La musique sacrée de Mozart dans les salles de concert
La musique sacrée de Mozart connaît un sort bien différent dans les salles de concert pendant les deux périodes étudiées ici. En effet, il y a lieu de distinguer ces représentations de celles présentées à l’église. En ce qui concerne le nombre global des concerts profanes comportant de la musique religieuse de Mozart, on observe une légère augmentation entre les périodes austrofasciste et nazie ; globalement, la moyenne annuelle passe de 5 à 7 concerts par an entre ces deux périodes, avec deux pics importants en 1941 (année du 150e anniversaire du décès de Mozart) et 1944.

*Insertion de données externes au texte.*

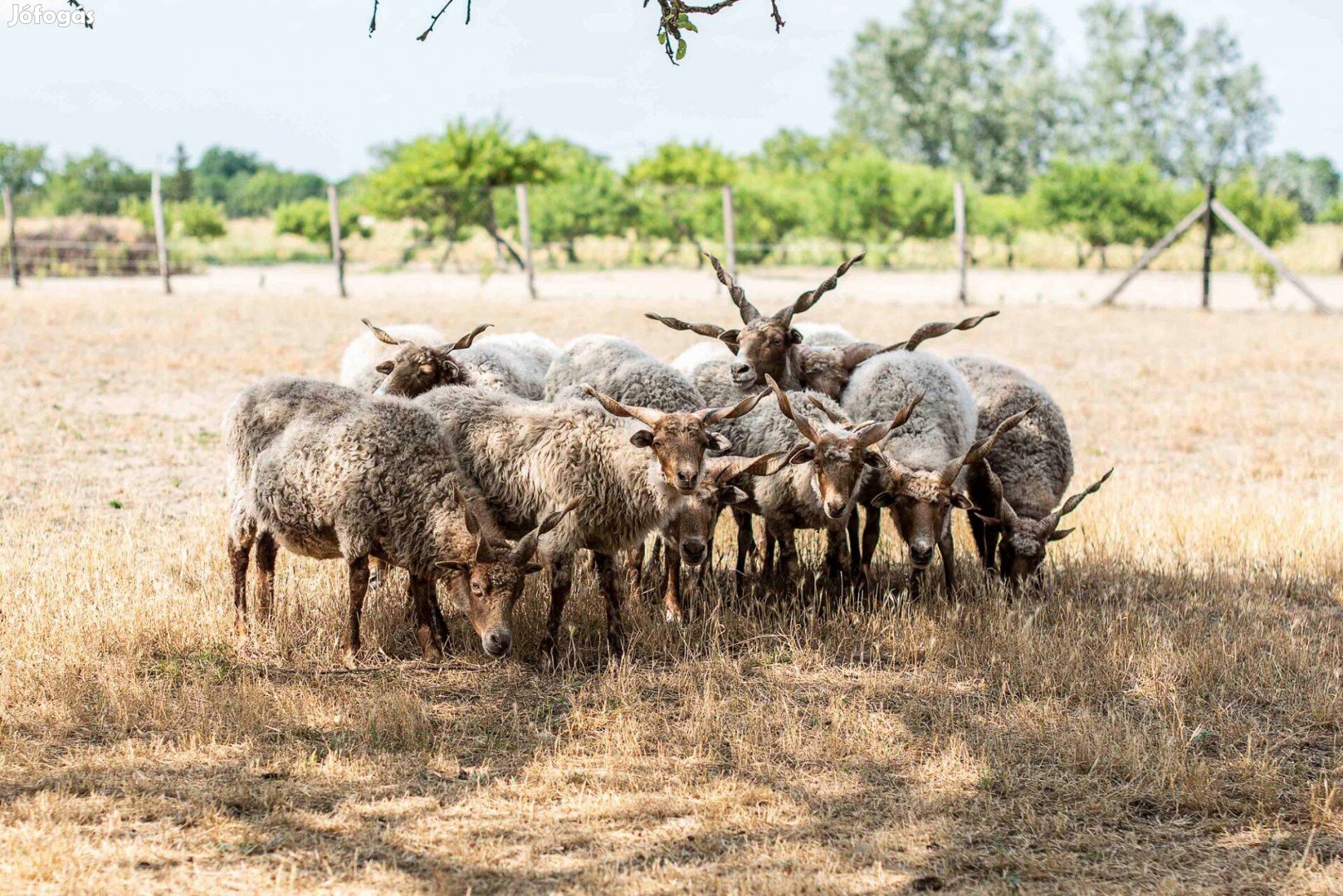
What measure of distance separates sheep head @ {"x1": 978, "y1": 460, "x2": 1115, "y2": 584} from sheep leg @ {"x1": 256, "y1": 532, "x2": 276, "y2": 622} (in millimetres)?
4085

Pourtant, lorsqu’on observe ces concerts de plus près, on constate que leur nature est très disparate. En fait, la plupart des grands concerts sacrés pendant la période austrofasciste ont lieu dans le cadre du Festival de Salzbourg ; en 1934, les messes de concert de Mozart sont présentées uniquement dans le cadre de ce festival. Au cours des années subséquentes, on constate que dans ce même festival, en plus des messes, on présente des concerts comportant de courtes oeuvres sacrées telles que l’Exsultate, jubilate, K. 165, le Kyrie en ré mineur, K. 341, et l’Ave verum corpus, K. 618, jouées par l’orchestre et le choeur du Mozarteum sous la direction de Bernhard Paumgartner. Les autres oeuvres annoncées sont la « Grande » Messe endo mineur, K. 427/417a, la Messe solennelle en do majeur, K. 337, et le Requiem en ré mineur, K. 626, qui sont aussi reprises dans les concerts des grands orchestres comme les Wiener Symphoniker et Philharmoniker, sous la direction d’importants chefs de l’époque, tels que Bruno Walter et Felix Weingartner.
Au cours de la période nazie, les concerts de musique sacrée du Festival de Salzbourg se poursuivent jusqu’en 1941, à l’exception de l’année 1940 où aucune oeuvre sacrée, même mineure, n’y a été donnée en concert[21]. Des oeuvres sacrées, autant majeures que mineures, figurent néanmoins au programme de 15 concerts pendant l’année Mozart, en 1941 ; neuf de ces concerts font partie des événements et radiodiffusions officiels organisés par le Reich (six ont lieu pendant la Semaine Mozart du Reich allemand entre le 28 novembre et le 5 décembre 1941), et la plupart d’entre eux sont présentés dans les salles du Musikverein et du Konzerthaus de Vienne, noyaux importants de la culture viennoise. Pendant les années suivantes, ce nombre tend à se stabiliser entre concerts avec miniatures sacrées et oeuvres sacrées dans un contexte de concert, c’est-à-dire dans des concerts dédiés à des airs ou à des lieder, mais qui incluent également des extraits d’oeuvres religieuses chantées sur un texte en latin. Par exemple, le K. 165 en entier, ou seulement l’Alleluia qui en est extrait, figurent fréquemment dans ce type de concert.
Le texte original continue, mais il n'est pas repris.